WRITTEN TASK >> Only the lines from the line containing "How far from the eye" to the end of the entries should be repeated, exactly as they appear.

EXCERPTED RECORDS >>
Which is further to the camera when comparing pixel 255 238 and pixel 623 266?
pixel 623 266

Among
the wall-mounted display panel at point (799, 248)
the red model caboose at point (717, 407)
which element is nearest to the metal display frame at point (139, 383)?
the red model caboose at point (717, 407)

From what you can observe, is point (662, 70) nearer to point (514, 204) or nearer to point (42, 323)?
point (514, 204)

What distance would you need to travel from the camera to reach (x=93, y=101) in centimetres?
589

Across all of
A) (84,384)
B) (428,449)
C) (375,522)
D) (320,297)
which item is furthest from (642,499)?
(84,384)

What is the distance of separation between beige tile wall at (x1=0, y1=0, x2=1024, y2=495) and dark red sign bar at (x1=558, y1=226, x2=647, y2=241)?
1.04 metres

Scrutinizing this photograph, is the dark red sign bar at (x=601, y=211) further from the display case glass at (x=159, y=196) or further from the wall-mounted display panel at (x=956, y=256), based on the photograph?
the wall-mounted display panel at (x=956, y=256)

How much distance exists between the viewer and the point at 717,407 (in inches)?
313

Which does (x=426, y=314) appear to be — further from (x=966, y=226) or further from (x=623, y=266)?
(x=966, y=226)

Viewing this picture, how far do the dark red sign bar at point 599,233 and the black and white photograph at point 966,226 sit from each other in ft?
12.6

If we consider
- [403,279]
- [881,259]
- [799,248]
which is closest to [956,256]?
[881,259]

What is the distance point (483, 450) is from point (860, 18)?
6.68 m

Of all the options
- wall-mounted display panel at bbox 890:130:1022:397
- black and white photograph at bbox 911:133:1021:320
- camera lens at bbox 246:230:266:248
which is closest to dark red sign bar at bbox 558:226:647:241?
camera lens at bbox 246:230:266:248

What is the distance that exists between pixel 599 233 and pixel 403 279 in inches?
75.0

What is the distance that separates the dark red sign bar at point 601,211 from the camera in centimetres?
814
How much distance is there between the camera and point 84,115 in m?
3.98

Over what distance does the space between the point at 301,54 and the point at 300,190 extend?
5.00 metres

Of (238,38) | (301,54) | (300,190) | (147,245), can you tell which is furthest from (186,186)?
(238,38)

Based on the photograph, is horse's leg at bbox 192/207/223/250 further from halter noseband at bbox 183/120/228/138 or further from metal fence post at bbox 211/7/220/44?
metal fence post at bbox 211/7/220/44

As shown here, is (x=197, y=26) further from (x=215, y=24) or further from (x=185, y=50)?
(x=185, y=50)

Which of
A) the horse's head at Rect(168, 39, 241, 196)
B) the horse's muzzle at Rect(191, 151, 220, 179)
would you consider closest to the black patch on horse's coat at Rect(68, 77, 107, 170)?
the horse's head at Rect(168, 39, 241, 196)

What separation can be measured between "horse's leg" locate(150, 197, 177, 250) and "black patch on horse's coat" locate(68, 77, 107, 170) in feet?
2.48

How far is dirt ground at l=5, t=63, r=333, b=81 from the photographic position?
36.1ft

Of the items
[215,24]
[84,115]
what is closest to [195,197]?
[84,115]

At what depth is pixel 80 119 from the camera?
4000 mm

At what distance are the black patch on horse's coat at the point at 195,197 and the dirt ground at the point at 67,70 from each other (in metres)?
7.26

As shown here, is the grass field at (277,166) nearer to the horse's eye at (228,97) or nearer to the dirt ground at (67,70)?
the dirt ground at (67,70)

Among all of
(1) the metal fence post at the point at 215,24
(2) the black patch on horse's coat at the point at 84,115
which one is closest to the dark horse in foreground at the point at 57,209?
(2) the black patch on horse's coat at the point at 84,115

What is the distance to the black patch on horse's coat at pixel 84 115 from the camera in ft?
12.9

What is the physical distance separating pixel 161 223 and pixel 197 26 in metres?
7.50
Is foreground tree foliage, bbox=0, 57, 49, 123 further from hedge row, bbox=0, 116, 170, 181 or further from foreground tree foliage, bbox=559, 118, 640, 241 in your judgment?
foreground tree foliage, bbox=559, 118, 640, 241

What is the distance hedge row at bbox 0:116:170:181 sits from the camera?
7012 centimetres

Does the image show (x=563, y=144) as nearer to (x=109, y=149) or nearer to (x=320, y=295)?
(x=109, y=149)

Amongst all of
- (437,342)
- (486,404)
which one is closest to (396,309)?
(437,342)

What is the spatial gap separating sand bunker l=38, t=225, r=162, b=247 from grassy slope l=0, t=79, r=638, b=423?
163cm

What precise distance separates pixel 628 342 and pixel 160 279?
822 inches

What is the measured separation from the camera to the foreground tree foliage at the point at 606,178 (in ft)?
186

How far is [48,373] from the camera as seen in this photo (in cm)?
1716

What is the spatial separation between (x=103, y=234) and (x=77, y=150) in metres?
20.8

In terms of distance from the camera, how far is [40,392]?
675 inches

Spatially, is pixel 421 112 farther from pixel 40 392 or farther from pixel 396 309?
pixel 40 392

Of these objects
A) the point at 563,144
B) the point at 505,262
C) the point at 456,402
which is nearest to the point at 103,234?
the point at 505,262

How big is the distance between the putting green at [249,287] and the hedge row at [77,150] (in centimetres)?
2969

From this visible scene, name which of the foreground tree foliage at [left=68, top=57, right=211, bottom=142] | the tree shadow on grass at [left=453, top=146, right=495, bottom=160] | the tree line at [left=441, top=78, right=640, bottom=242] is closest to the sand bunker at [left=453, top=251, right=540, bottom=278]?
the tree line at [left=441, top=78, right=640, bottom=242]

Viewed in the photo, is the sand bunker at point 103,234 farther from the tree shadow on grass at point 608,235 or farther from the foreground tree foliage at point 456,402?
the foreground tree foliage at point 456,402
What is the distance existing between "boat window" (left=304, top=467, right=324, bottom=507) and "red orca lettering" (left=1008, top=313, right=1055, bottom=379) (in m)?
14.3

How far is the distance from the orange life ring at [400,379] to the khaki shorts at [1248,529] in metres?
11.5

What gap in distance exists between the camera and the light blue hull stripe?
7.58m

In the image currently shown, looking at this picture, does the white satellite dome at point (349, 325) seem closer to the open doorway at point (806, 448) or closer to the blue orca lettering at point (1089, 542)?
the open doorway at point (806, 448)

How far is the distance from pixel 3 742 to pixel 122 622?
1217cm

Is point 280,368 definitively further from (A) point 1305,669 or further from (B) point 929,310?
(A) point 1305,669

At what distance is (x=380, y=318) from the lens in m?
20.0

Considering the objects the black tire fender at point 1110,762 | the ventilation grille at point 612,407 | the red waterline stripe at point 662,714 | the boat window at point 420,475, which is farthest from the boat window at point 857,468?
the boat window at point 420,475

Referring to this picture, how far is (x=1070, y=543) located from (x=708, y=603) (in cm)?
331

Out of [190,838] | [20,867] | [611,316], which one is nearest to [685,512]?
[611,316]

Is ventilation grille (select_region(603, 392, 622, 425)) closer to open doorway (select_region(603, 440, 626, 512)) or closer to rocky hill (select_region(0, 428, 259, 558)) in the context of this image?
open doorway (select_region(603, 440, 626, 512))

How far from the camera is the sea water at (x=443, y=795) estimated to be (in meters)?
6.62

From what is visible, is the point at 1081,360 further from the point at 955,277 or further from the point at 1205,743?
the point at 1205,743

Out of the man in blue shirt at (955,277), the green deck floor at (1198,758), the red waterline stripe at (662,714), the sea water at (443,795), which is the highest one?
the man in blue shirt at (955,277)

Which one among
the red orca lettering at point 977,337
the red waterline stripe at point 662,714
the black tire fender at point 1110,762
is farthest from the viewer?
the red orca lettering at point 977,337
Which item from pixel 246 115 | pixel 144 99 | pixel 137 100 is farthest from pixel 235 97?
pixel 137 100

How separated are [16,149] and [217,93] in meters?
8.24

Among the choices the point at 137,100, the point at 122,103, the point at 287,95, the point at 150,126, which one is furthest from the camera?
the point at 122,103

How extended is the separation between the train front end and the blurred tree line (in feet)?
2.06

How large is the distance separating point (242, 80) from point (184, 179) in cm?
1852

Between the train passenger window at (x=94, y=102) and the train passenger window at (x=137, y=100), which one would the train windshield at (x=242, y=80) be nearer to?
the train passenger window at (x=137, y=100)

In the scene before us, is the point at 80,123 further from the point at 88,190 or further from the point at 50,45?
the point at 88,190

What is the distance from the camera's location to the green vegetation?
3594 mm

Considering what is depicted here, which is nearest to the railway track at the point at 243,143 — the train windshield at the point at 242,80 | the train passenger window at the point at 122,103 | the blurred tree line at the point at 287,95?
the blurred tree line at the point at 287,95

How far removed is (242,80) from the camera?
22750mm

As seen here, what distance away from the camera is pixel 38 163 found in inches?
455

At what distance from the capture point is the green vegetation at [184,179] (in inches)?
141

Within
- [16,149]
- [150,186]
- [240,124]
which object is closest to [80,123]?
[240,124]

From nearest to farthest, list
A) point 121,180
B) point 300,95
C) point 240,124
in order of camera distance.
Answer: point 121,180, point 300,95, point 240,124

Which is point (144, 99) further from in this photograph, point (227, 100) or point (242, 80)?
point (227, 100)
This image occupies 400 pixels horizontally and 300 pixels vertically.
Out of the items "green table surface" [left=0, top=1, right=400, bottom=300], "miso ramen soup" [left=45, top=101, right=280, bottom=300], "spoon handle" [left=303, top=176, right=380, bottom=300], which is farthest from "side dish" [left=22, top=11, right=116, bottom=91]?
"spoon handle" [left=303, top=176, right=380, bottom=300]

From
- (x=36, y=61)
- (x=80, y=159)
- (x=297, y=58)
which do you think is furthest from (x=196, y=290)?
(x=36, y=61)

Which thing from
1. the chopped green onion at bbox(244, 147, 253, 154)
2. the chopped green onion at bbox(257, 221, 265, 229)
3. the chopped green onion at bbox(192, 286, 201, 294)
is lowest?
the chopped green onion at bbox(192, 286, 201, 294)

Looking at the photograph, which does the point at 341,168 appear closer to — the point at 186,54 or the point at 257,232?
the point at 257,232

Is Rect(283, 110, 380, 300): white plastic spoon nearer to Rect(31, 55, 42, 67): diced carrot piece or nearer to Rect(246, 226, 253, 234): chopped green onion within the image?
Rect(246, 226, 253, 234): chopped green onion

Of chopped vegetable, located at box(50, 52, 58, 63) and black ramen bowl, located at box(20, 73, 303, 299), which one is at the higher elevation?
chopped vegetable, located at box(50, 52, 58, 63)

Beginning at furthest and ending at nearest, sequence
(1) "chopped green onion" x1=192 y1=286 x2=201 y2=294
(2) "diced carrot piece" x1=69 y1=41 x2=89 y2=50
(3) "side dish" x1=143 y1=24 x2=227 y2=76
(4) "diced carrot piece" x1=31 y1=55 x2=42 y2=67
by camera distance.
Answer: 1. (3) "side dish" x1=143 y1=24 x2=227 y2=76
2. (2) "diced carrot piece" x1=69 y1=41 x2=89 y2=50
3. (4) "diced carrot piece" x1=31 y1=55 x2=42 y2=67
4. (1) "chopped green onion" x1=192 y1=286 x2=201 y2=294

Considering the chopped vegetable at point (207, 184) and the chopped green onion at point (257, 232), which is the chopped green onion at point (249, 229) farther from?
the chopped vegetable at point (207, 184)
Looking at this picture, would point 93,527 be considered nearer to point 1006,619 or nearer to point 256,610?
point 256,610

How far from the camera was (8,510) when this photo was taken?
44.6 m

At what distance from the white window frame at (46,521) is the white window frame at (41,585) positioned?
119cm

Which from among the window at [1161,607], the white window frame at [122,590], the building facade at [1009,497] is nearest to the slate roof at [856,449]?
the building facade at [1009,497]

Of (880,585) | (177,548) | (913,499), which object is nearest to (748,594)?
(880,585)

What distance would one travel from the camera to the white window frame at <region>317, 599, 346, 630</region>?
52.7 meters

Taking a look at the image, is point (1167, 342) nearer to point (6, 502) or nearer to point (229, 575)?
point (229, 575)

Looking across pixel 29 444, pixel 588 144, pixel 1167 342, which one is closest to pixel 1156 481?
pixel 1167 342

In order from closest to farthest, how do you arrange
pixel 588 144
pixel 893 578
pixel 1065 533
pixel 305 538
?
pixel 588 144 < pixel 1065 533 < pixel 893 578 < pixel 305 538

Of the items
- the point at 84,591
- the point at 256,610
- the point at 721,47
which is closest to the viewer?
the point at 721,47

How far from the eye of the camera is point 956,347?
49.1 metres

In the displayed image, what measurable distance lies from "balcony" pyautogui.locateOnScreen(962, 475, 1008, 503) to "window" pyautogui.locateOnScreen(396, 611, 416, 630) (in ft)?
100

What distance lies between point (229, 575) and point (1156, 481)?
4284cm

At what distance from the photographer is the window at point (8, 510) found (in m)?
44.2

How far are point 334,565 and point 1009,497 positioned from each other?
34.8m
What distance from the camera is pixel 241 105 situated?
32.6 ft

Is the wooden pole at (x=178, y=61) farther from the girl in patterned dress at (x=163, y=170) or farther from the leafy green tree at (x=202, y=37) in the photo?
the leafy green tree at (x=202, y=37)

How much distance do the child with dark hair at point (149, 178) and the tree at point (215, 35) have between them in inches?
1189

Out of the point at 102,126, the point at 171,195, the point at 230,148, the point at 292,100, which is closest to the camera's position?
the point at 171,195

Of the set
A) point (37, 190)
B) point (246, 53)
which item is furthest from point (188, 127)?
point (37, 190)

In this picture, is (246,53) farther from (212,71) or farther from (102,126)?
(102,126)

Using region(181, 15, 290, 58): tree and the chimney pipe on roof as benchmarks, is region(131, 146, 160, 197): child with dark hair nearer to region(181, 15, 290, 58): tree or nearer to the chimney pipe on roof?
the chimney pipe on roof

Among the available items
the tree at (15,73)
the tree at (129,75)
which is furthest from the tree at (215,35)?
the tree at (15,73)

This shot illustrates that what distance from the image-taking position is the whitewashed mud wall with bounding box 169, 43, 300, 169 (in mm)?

OUTPUT OF THE TASK >>
How far from the eye of the camera is point 956,347?
49.1 metres

In the displayed image, what measurable distance lies from "balcony" pyautogui.locateOnScreen(962, 475, 1008, 503) to "window" pyautogui.locateOnScreen(396, 611, 416, 630) (in ft)?
100

What distance lies between point (229, 575) and point (1156, 481)?
4284cm

At what distance from the photographer is the window at point (8, 510) found (in m)?
44.2

How far are point 334,565 and point 1009,497 positioned from each other?
34.8m
What distance from the camera is pixel 241 105 situated?
32.6 ft

Is the wooden pole at (x=178, y=61) farther from the girl in patterned dress at (x=163, y=170) or farther from the leafy green tree at (x=202, y=37) in the photo?
the leafy green tree at (x=202, y=37)

How much distance do the child with dark hair at point (149, 178) and the tree at point (215, 35) have between them in inches?
1189

Out of the point at 102,126, the point at 171,195, the point at 230,148, the point at 292,100, which is closest to the camera's position?
the point at 171,195

Of the set
A) point (37, 190)
B) point (246, 53)
which item is furthest from point (188, 127)?
point (37, 190)

In this picture, is (246,53) farther from (212,71) or farther from (102,126)?
(102,126)

Using region(181, 15, 290, 58): tree and the chimney pipe on roof as benchmarks, is region(131, 146, 160, 197): child with dark hair nearer to region(181, 15, 290, 58): tree or nearer to the chimney pipe on roof?
the chimney pipe on roof

Among the available items
the tree at (15,73)
the tree at (129,75)
which is furthest from the tree at (215,35)?
the tree at (15,73)

This shot illustrates that what distance from the image-taking position is the whitewashed mud wall with bounding box 169, 43, 300, 169 (in mm)?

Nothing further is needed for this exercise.